The institutionalization of stupidity is the product of malice.


The institutionalization of ignorance is the product of malice.

(The phrasing "stupidity through ignorance" could also be applied.) -- GarryHamilton

Cockup over conspiracy is the formulation I'm most familiar with.
Or maybe nobody is stupid, but is looking at the issue from a very different point of view.

The best example of this is Scott Adams's "Dilbert" cartoon series, if examined without Adams's stereotypical "The Boss is by definition stupid" blinders on. Aren't Dilbert and The Boss equally tragic figures, trapped in a non-functional corporate system with opposing incentive structures, which trap them into seeing every issue from opposing points of view? -- BradCox

Well, not in Dilbert, where the boss is clearly making uninformed and random decisions. Maybe in the corresponding real world situation.

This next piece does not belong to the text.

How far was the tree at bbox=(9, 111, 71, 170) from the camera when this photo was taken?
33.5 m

[Don't forget that Adams hissef claimed that the bulk of his work came almost verbatim from emails. He wrote in one of his books that something like 85% of the emails he gets start with the line, "I am not making this up..."]
"Looking at it from a different point of view" needs some translation: -- NotWardCunningham
Don't forget, however, that this assumption (stupidity) is the conscious decision to allow the kinder alternative as a first option - sometimes it really is malice, and can't be "square pegged" through the "round hole" of the kinder assumption.

In this instance, reason won't serve. BaseballBat? or TwoByFour tuning (ParkingLotTherapy) will be required.
moved from AssumeIgnoranceNotMalice

See HanlonsRazor "Never ascribe to malice, that which can be explained by incompetence" is a quote from Napoleon.